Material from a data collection
┌──
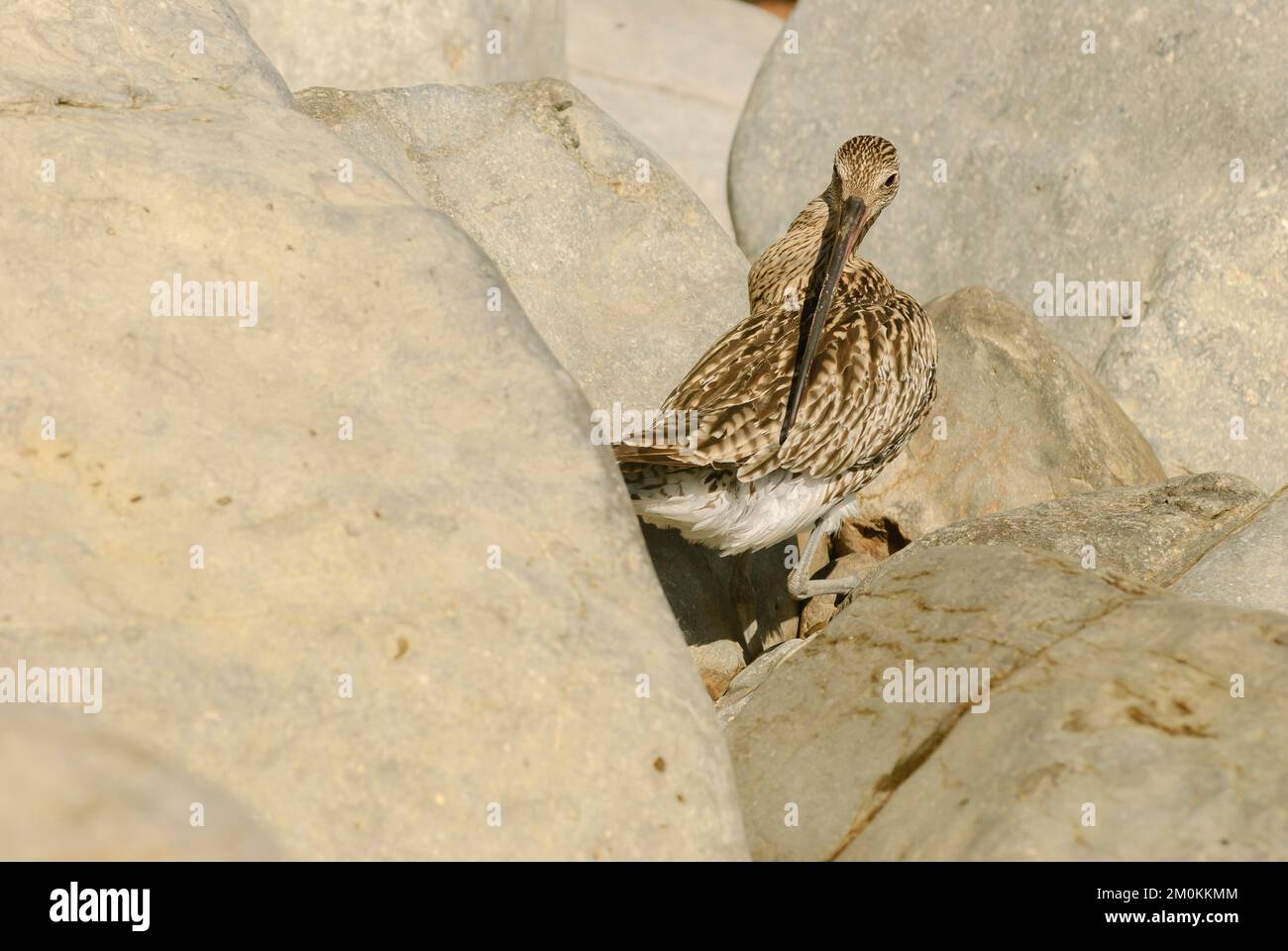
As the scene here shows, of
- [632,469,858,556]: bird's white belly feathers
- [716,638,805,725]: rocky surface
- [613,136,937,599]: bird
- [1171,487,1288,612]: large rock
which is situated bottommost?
[716,638,805,725]: rocky surface

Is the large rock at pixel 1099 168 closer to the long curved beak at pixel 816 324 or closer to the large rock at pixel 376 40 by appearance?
the long curved beak at pixel 816 324

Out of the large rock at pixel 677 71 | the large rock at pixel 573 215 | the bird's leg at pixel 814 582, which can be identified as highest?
the large rock at pixel 677 71

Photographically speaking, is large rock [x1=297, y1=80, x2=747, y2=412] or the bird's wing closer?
the bird's wing

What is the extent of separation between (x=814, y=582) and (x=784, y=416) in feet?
3.12

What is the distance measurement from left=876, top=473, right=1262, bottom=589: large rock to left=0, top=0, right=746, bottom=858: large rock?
189 centimetres

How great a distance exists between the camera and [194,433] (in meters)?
4.25

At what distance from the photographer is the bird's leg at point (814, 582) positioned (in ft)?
22.3

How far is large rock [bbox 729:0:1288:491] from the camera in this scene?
773cm

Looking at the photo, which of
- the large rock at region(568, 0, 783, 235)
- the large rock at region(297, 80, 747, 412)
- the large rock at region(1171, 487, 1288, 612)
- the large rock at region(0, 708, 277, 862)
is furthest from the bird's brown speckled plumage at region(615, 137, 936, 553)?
the large rock at region(0, 708, 277, 862)

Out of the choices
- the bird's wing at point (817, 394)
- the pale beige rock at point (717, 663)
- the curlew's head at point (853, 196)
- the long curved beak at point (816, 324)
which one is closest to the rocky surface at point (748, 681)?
the pale beige rock at point (717, 663)

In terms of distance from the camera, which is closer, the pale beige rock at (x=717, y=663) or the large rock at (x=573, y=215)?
the pale beige rock at (x=717, y=663)

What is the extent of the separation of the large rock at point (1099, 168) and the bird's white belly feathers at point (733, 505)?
2281 mm

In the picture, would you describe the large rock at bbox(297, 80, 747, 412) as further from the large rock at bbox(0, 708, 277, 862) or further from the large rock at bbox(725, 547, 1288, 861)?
the large rock at bbox(0, 708, 277, 862)

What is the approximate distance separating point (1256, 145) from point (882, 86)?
7.12ft
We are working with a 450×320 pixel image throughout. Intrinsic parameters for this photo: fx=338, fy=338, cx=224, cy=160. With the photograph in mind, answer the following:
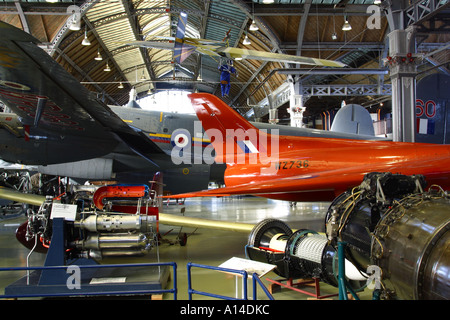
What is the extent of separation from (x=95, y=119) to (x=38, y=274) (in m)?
4.10

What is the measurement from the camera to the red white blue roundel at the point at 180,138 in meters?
10.3

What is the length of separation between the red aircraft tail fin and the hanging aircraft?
1915mm

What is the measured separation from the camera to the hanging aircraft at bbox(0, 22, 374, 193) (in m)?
5.92

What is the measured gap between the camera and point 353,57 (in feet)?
69.5

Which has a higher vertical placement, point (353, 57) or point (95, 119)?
point (353, 57)

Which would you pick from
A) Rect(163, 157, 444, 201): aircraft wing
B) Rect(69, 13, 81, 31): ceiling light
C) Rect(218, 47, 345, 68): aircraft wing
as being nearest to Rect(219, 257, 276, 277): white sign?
Rect(163, 157, 444, 201): aircraft wing

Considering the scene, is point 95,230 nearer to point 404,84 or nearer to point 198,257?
point 198,257

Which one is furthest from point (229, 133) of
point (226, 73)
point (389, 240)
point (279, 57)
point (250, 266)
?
point (226, 73)

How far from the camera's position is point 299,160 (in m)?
6.95

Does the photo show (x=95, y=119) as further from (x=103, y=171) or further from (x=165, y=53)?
(x=165, y=53)

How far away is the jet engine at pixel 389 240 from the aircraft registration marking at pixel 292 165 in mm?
2724

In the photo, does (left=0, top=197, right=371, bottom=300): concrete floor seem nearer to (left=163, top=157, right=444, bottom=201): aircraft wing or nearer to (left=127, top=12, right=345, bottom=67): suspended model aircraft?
(left=163, top=157, right=444, bottom=201): aircraft wing

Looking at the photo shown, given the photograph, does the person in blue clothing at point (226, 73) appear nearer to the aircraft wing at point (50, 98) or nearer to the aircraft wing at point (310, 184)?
the aircraft wing at point (50, 98)
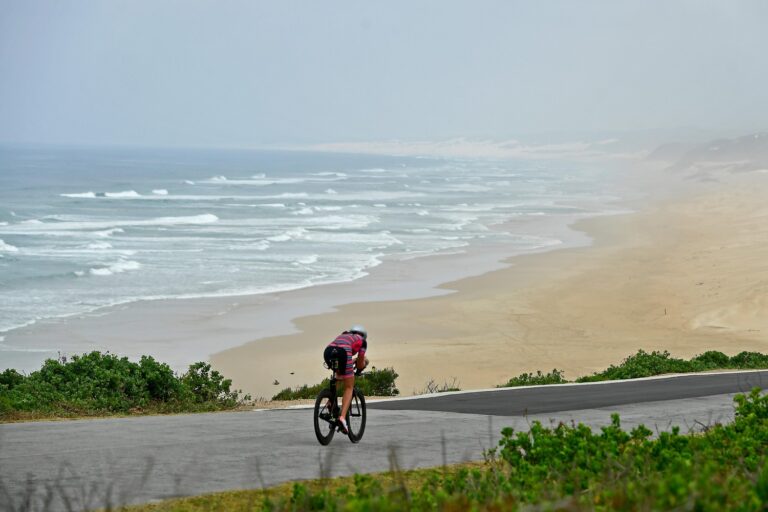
└──
Copy all of the material above word for word, leaving out the pictures.

» **Exercise result**:
As the scene here shows, of
- [632,469,858,556]: bird's white belly feathers
- [716,638,805,725]: rocky surface
- [613,136,937,599]: bird
- [1171,487,1288,612]: large rock
which is situated bottommost?
[716,638,805,725]: rocky surface

Is the large rock at pixel 1099 168 closer to the long curved beak at pixel 816 324 or closer to the large rock at pixel 376 40 by appearance?
the long curved beak at pixel 816 324

Out of the large rock at pixel 677 71 | the large rock at pixel 573 215 | the bird's leg at pixel 814 582, which can be identified as highest?
the large rock at pixel 677 71

Photographically speaking, is large rock [x1=297, y1=80, x2=747, y2=412] or the bird's wing closer?
the bird's wing

What is the extent of separation between (x=814, y=582) and (x=784, y=416) in feet?
3.12

What is the distance measurement from left=876, top=473, right=1262, bottom=589: large rock to left=0, top=0, right=746, bottom=858: large rock?
189 centimetres

How great a distance exists between the camera and [194,433] (in meters)?
4.25

At what distance from the photographer is the bird's leg at point (814, 582) positioned (in ft)?
22.3

How far is large rock [bbox 729:0:1288:491] from the camera in this scene?
773cm

Looking at the photo, which of
- the large rock at region(568, 0, 783, 235)
- the large rock at region(297, 80, 747, 412)
- the large rock at region(1171, 487, 1288, 612)
- the large rock at region(0, 708, 277, 862)
is furthest from the bird's brown speckled plumage at region(615, 137, 936, 553)?
the large rock at region(0, 708, 277, 862)

Out of the choices
- the bird's wing at point (817, 394)
- the pale beige rock at point (717, 663)
- the curlew's head at point (853, 196)
- the long curved beak at point (816, 324)
which one is closest to the rocky surface at point (748, 681)?
the pale beige rock at point (717, 663)

In terms of distance from the camera, which is closer, the pale beige rock at (x=717, y=663) or the large rock at (x=573, y=215)?
the pale beige rock at (x=717, y=663)

What is the extent of the separation of the large rock at point (1099, 168) and the bird's white belly feathers at point (733, 505)?
2281 mm

In the picture, would you describe the large rock at bbox(297, 80, 747, 412) as further from the large rock at bbox(0, 708, 277, 862) or further from the large rock at bbox(725, 547, 1288, 861)?
the large rock at bbox(0, 708, 277, 862)

What is the approximate distance separating point (1256, 145) from point (882, 86)?
7.12ft
We are working with a 450×320 pixel image throughout. Intrinsic parameters for this photo: fx=338, fy=338, cx=224, cy=160. With the photograph in mind, answer the following:
What is the extent of separation from (x=95, y=119) to (x=38, y=274) (in m)?
4.10

What is the measurement from the camera to the red white blue roundel at the point at 180,138 in meters?
10.3

What is the length of separation between the red aircraft tail fin and the hanging aircraft?
1915mm

What is the measured separation from the camera to the hanging aircraft at bbox(0, 22, 374, 193) (in m)?
5.92

What is the measured gap between the camera and point 353,57 (in feet)?
69.5

Which has a higher vertical placement, point (353, 57) or point (95, 119)?
point (353, 57)

Which would you pick from
A) Rect(163, 157, 444, 201): aircraft wing
B) Rect(69, 13, 81, 31): ceiling light
C) Rect(218, 47, 345, 68): aircraft wing
as being nearest to Rect(219, 257, 276, 277): white sign?
Rect(163, 157, 444, 201): aircraft wing

Considering the scene, is point 95,230 nearer to point 404,84 or nearer to point 198,257?
point 198,257

Which one is furthest from point (229, 133) of
point (226, 73)
point (389, 240)
point (279, 57)
point (250, 266)
?
point (226, 73)

How far from the camera's position is point 299,160 (in m)?
6.95

Does the photo show (x=95, y=119) as further from (x=103, y=171) or further from (x=165, y=53)?
(x=165, y=53)

How far away is the jet engine at pixel 389 240 from the aircraft registration marking at pixel 292 165 in mm?
2724

In the photo, does (left=0, top=197, right=371, bottom=300): concrete floor seem nearer to (left=163, top=157, right=444, bottom=201): aircraft wing or nearer to (left=127, top=12, right=345, bottom=67): suspended model aircraft?
(left=163, top=157, right=444, bottom=201): aircraft wing

Looking at the photo shown, given the photograph, does the person in blue clothing at point (226, 73) appear nearer to the aircraft wing at point (50, 98) or nearer to the aircraft wing at point (310, 184)?
the aircraft wing at point (50, 98)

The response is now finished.